A Spindle Splintered, Alix E. Harrow
Novella/Fantasy/LGBTQ+
Amazon, Bookshop, B&N
My Review
About the Book:
It’s Zinnia Gray’s twenty-first birthday, which is extra-special because it’s the last birthday she’ll ever have. When she was young, an industrial accident left Zinnia with a rare condition. Not much is known about her illness, just that no-one has lived past twenty-one.
Her best friend Charm is intent on making Zinnia’s last birthday special with a full sleeping beauty experience, complete with a tower and a spinning wheel. But when Zinnia pricks her finger, something strange and unexpected happens, and she finds herself falling through worlds, with another sleeping beauty, just as desperate to escape her fate.

The Autobiography of a Traitor and a Half-Salvage Alix E. Harrow
Short Story
Amazon, B&N
About the Book:
Oona’s blood is a river delta blending east and west, her hair red as Tennessee clay, her heart tangled as the wild lands she maps. By tracing rivers in ink on paper, Oona pins the land down to one reality and betrays her people. Can she escape the bonds of gold and blood and bone that tie her to the Imperial American River Company?

The Angel’s Wrath, Julia DeBarrioz
Paranormal
Amazon, Etsy
My Review
About the Book:
After the success of the Outliers’ Revolution, things are far from settled for Don Diego and the vampire coven of Santa Fe. Trouble lurks around every corner this holiday season: an impending duel with a deadly mercenary from Spain with whom Diego shares a violent past, and vampires from Washington D.C. who want control of the entire country. An outsider attacking citizens of The City Different threatens to break the truce with the Preternatural Control Team before it’s barely begun. An inhuman art thief is pinching important paintings, including a priceless Cézanne from Diego’s own wall. But worst of all in the new alcalde’s estimation, Dakota’s globe-trotting ex has returned from the jungles of Guatemala, and Diego knows Henrik Heyerdahl’s renewed interest in his consort is anything but platonic. The archeologist is hiding something, and it’s possible he has brought his own supernatural troubles back from the Mayan ruins of the Petén.

#### RECORD EXTRACTS:

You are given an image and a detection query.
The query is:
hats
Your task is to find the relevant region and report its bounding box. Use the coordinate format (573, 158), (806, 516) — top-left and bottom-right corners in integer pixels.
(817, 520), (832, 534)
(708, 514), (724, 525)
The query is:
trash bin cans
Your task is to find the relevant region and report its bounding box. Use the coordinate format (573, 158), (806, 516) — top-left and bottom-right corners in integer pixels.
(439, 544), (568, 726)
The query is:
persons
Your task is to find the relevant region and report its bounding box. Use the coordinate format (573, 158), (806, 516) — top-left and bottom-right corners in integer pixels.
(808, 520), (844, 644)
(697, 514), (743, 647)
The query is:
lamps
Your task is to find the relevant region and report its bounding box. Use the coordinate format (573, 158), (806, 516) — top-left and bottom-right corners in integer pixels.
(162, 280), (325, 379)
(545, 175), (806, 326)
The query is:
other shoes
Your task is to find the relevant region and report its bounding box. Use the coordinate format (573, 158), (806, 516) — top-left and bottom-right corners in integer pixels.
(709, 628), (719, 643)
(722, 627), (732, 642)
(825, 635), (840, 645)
* * *
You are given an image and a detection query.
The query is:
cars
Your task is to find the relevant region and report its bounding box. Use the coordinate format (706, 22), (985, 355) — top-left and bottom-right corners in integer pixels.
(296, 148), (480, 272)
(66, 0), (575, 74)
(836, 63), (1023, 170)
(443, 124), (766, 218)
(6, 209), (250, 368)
--
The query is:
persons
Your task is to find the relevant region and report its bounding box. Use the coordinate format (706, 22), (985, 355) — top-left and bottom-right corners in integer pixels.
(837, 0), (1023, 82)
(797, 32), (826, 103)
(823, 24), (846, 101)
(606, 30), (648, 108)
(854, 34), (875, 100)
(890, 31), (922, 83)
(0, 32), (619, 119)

#### WRITTEN REQUEST:
In the page excerpt, what painting does the art thief take from Diego's own wall?

#### WRITTEN REPLY:
A priceless Cézanne.